Marissa turned and gazed out the side of the observation sphere, toward the other side of the much larger and seemingly motionless sphere in which the world of the space habitat was enclosed. Yes, everything seemed to move in circles and ellipses and rings here. The watercourses, the forests, the savannas, even the homes and buildings, now that she thought about it, seemed to be losing right angles, softening toward variants of domes and hogans.
For a time they were silent as Atsuko watched the soccer game and Marissa watched a group of young people get off a bullet cart and stand talking around the noise of a portable holojector playing a music trideo. In virtual space a young male lead singer with extremely white-blond hair was cavorting and singing. Marissa listened to the song despite herself.
&nb
sp; Excerpted lyric from Möbius Cadúceus song, “Jesus of Oz”:
Every day machines become more like people
Who become more like machines every day
And I know this for real and true
Because because because because because
Last night on the elevator of dreams
When I got off on the ground floor
An unrecognizable artificially intelligent friend of mine
Stabbed me to death with a screwdriver through the heart
Because because because because because
It wanted to calculate the escape velocity of my soul
But its numbers were off so it programmed me
For resurrection and tonight it will kill me again
Kill me a little better this time which we call Progress
Because because because because because
Of all the wonderful things it does
For people becoming more like machines
Becoming more like people every day...
Even their songs run in circles up here, Marissa thought, turning back toward Atsuko and the soccer game.

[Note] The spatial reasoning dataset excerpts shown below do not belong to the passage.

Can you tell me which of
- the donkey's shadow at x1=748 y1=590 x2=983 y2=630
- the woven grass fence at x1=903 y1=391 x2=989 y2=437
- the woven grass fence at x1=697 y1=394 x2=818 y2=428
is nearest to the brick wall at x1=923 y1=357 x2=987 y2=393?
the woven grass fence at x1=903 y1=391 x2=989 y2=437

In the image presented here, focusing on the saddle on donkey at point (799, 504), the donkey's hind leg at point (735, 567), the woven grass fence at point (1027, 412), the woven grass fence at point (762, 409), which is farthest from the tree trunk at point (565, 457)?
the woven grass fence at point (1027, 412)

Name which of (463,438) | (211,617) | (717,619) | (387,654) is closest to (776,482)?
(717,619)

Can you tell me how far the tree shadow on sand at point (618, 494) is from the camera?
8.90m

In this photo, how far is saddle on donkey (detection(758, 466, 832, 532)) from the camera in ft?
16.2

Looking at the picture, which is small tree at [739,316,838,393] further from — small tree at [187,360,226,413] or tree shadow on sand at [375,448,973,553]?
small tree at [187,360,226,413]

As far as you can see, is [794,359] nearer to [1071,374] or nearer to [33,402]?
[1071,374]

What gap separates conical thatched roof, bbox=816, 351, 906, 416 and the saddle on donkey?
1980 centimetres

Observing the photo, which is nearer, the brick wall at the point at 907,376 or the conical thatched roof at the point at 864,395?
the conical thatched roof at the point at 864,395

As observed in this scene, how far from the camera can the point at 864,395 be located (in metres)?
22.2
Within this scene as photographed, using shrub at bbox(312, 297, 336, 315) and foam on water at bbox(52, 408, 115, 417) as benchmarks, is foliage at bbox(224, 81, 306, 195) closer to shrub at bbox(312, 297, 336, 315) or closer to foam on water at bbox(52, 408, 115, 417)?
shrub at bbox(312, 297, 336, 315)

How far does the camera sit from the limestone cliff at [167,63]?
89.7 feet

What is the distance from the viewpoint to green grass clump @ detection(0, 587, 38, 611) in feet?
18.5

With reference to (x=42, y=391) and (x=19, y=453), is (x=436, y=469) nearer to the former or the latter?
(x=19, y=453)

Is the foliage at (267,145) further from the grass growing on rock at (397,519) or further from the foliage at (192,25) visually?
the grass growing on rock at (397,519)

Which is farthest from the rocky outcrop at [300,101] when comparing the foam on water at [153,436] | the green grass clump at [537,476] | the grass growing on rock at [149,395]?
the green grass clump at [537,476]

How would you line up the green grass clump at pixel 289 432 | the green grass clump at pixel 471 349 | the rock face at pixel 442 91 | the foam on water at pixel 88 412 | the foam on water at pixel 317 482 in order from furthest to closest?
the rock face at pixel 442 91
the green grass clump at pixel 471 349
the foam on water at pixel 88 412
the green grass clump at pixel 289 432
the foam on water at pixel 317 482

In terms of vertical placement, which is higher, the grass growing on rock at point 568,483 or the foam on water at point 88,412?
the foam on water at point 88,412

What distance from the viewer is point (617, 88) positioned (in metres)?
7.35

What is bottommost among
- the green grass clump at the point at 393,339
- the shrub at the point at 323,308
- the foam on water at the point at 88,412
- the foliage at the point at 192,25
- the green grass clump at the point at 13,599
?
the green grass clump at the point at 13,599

“Certainly, though, you haven’t remade humanity here, haven’t overcome all our perennial problems—”
Atsuko laughed.
“Not at all! We’re still very much imperfect people in an imperfect world. Or at least we’re incomplete, both our world and us—and probably always will be. From the human standpoint, though, reality to some degree consists of what we think it is, so if we change the way we think we also change the reality we live in and the way we live in it.”
The flash of lights along the tube indicated another bullet cart was arriving. It stopped and opened and a Mennonite-bearded man and a dark-haired, dark-eyed woman stepped out.
Seiji and Jhana came forward and introductions were made all around, Seiji apologizing profusely for their lateness—his fault, he insisted, because he’d gotten caught up in demonstrating some of the finer points of mushroomery to a squad of children in his family support network. Marissa and Jhana remembered each other from the flight up the well, and Jhana was quite aware of Atsuko’s relationship to Roger Cortland. As they made their way to the tube where their bullet cart would soon be arriving, Marissa noticed that Jhana was gazing around the platform, looking rather tense.